- **What the exercise asks**
Edit the entries so that every "white shutter" becomes "window shutter", keeping all other wording unchanged. Leave the pictures out.

- **Questions about pictured scenes**
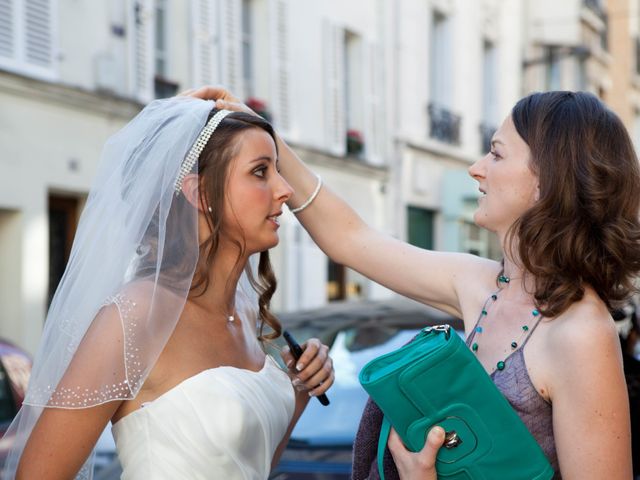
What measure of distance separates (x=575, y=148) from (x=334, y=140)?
1541cm

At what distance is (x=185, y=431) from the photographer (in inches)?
114

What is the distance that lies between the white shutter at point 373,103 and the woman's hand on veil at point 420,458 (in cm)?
1682

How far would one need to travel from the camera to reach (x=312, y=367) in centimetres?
326

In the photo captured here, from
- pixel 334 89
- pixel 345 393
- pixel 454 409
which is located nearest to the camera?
pixel 454 409

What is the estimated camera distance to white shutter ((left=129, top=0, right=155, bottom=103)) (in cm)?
1294

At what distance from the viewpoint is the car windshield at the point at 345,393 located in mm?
4516

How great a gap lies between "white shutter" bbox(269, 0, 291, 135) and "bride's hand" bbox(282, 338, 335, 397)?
42.6 ft

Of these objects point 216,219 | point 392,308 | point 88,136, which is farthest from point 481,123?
point 216,219

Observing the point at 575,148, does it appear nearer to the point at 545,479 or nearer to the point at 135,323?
the point at 545,479

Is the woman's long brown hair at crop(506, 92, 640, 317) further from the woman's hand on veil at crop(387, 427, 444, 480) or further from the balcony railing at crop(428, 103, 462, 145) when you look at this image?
the balcony railing at crop(428, 103, 462, 145)

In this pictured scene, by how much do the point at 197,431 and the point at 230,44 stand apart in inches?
500

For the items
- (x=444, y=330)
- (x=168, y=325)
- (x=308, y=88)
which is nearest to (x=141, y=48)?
(x=308, y=88)

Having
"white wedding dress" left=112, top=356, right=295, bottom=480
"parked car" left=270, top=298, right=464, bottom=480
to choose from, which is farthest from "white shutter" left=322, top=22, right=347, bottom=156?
"white wedding dress" left=112, top=356, right=295, bottom=480

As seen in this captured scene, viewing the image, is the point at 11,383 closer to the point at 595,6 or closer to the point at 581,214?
the point at 581,214
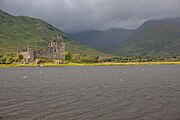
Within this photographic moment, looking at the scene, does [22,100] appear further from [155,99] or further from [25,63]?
[25,63]

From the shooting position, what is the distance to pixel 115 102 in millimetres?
35625

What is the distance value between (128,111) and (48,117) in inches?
325

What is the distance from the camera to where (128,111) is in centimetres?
2997

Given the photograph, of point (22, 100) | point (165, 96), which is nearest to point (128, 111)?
point (165, 96)

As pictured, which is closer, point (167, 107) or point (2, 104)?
point (167, 107)

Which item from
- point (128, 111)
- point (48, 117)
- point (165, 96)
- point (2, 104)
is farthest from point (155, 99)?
point (2, 104)

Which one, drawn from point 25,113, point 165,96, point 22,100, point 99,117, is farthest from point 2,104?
point 165,96

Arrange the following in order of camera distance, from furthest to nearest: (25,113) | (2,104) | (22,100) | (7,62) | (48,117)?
(7,62) → (22,100) → (2,104) → (25,113) → (48,117)

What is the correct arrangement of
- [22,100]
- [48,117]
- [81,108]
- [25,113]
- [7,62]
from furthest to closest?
1. [7,62]
2. [22,100]
3. [81,108]
4. [25,113]
5. [48,117]

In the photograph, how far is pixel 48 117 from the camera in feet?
88.9

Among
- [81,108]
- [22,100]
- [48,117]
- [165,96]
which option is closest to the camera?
[48,117]

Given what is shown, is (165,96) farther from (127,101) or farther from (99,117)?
(99,117)

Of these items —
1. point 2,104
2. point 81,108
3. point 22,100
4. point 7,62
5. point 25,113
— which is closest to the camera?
point 25,113

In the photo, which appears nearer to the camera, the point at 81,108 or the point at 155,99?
the point at 81,108
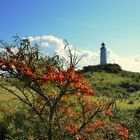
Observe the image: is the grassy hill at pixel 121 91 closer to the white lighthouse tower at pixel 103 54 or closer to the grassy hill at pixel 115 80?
the grassy hill at pixel 115 80

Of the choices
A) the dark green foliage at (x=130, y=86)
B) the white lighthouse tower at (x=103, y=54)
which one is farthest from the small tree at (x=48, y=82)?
the white lighthouse tower at (x=103, y=54)

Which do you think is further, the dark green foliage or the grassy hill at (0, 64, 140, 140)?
the dark green foliage

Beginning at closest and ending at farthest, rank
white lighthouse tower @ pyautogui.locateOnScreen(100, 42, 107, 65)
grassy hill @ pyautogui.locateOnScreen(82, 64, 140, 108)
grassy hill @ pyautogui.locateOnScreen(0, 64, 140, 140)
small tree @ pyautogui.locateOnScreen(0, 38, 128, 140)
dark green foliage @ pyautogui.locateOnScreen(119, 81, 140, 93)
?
small tree @ pyautogui.locateOnScreen(0, 38, 128, 140)
grassy hill @ pyautogui.locateOnScreen(0, 64, 140, 140)
grassy hill @ pyautogui.locateOnScreen(82, 64, 140, 108)
dark green foliage @ pyautogui.locateOnScreen(119, 81, 140, 93)
white lighthouse tower @ pyautogui.locateOnScreen(100, 42, 107, 65)

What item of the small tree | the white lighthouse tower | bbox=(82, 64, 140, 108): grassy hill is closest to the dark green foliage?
bbox=(82, 64, 140, 108): grassy hill

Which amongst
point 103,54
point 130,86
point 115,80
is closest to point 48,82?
point 130,86

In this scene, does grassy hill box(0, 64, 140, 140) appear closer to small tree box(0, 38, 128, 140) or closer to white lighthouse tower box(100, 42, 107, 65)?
small tree box(0, 38, 128, 140)

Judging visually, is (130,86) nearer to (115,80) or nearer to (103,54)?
(115,80)

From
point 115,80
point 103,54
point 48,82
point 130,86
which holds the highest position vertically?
point 103,54

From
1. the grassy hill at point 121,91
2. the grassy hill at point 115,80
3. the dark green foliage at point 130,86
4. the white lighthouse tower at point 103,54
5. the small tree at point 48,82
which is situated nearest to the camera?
the small tree at point 48,82

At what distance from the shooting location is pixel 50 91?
828 inches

- **Solution**
What measure of distance separates (x=575, y=148) from (x=334, y=140)?
1541cm

At what distance is (x=185, y=431) from the photographer (in inches)?
114

What is the distance that lies between the window shutter at point 373,103 and the woman's hand on veil at point 420,458 (in cm)?
1682

How far would one need to travel from the camera to reach (x=312, y=367) in centimetres?
326

In the photo captured here, from
- pixel 334 89
- pixel 345 393
- pixel 454 409
which is located nearest to the camera?
pixel 454 409

What is the estimated camera distance to window shutter ((left=129, top=0, right=155, bottom=103)) (in cm)?
1294

At what distance from the viewpoint is the car windshield at the point at 345,393 located in mm?
4516

How great a gap lies between "window shutter" bbox(269, 0, 291, 135) and "bride's hand" bbox(282, 338, 335, 397)?
42.6 ft

Of these objects point 216,219 | point 392,308 | point 88,136, which is farthest from point 481,123?
point 216,219

Observing the point at 575,148, does it appear nearer to the point at 545,479 or nearer to the point at 135,323?
the point at 545,479

Is the woman's long brown hair at crop(506, 92, 640, 317) further from the woman's hand on veil at crop(387, 427, 444, 480) or further from the balcony railing at crop(428, 103, 462, 145) when you look at this image?
the balcony railing at crop(428, 103, 462, 145)

In this pictured scene, by how much do the point at 197,431 and the point at 230,44 stand apart in inches?
500

For the items
- (x=444, y=330)
- (x=168, y=325)
- (x=308, y=88)
which is nearest to (x=141, y=48)?
(x=308, y=88)

Having
"white wedding dress" left=112, top=356, right=295, bottom=480
"parked car" left=270, top=298, right=464, bottom=480
to choose from, which is farthest from "window shutter" left=322, top=22, right=347, bottom=156?
"white wedding dress" left=112, top=356, right=295, bottom=480

As seen in this captured scene, viewing the image, is the point at 11,383 closer to the point at 595,6 or closer to the point at 581,214?
the point at 581,214
Within this photographic moment, looking at the scene, does [22,100] appear further from [155,99] or further from [25,63]?
[25,63]

From the shooting position, what is the distance to pixel 115 102 in millimetres?
35625

What is the distance value between (128,111) and (48,117) in inches?
325

What is the distance from the camera to where (128,111) is in centimetres?
2997

Given the photograph, of point (22, 100) | point (165, 96), which is nearest to point (128, 111)?
point (165, 96)

As pictured, which is closer, point (167, 107) or point (2, 104)?
point (167, 107)

Which item from
- point (128, 111)
- point (48, 117)
- point (165, 96)
- point (2, 104)
is farthest from point (155, 99)?
point (2, 104)

Which one, drawn from point 25,113, point 165,96, point 22,100, point 99,117, is farthest from point 2,104?
point 165,96

Arrange the following in order of camera distance, from furthest to nearest: (25,113) | (2,104) | (22,100) | (7,62) | (48,117)?
(7,62) → (22,100) → (2,104) → (25,113) → (48,117)

What is the correct arrangement of
- [22,100]
- [48,117]
- [81,108]
- [25,113]
- [7,62]
from furthest to closest?
1. [7,62]
2. [22,100]
3. [81,108]
4. [25,113]
5. [48,117]

In the photograph, how far is pixel 48 117 from the camera in feet?
88.9

Among
- [81,108]
- [22,100]
- [48,117]
- [165,96]
which option is closest to the camera?
[48,117]

Given what is shown, is (165,96) farther from (127,101) or farther from (99,117)?
(99,117)

Of these items —
1. point 2,104
2. point 81,108
3. point 22,100
4. point 7,62
5. point 25,113
— which is closest to the camera?
point 25,113

In the photo, which appears nearer to the camera, the point at 81,108 or the point at 155,99?
the point at 81,108
Observe the image: is the grassy hill at pixel 121 91 closer to the white lighthouse tower at pixel 103 54 or closer to the grassy hill at pixel 115 80?
the grassy hill at pixel 115 80

Of the choices
A) the dark green foliage at (x=130, y=86)
B) the white lighthouse tower at (x=103, y=54)
which one is farthest from the small tree at (x=48, y=82)?
the white lighthouse tower at (x=103, y=54)

Which do you think is further, the dark green foliage or the grassy hill at (0, 64, 140, 140)?
the dark green foliage

Beginning at closest and ending at farthest, rank
white lighthouse tower @ pyautogui.locateOnScreen(100, 42, 107, 65)
grassy hill @ pyautogui.locateOnScreen(82, 64, 140, 108)
grassy hill @ pyautogui.locateOnScreen(0, 64, 140, 140)
small tree @ pyautogui.locateOnScreen(0, 38, 128, 140)
dark green foliage @ pyautogui.locateOnScreen(119, 81, 140, 93)
?
small tree @ pyautogui.locateOnScreen(0, 38, 128, 140)
grassy hill @ pyautogui.locateOnScreen(0, 64, 140, 140)
grassy hill @ pyautogui.locateOnScreen(82, 64, 140, 108)
dark green foliage @ pyautogui.locateOnScreen(119, 81, 140, 93)
white lighthouse tower @ pyautogui.locateOnScreen(100, 42, 107, 65)

What item of the small tree | the white lighthouse tower | bbox=(82, 64, 140, 108): grassy hill is closest to the dark green foliage?
bbox=(82, 64, 140, 108): grassy hill

Which amongst
point 103,54
point 130,86
point 115,80
is closest to point 48,82?
point 130,86

In this scene, does grassy hill box(0, 64, 140, 140) appear closer to small tree box(0, 38, 128, 140) or closer to white lighthouse tower box(100, 42, 107, 65)?
small tree box(0, 38, 128, 140)

Judging visually, is (130,86) nearer to (115,80) or nearer to (103,54)?
(115,80)

From
point 115,80
point 103,54
point 48,82
point 130,86
which holds the highest position vertically?
point 103,54

From
1. the grassy hill at point 121,91
2. the grassy hill at point 115,80
3. the dark green foliage at point 130,86
4. the white lighthouse tower at point 103,54
5. the small tree at point 48,82
which is situated nearest to the camera?
the small tree at point 48,82

At what distance from the shooting location is pixel 50 91?
828 inches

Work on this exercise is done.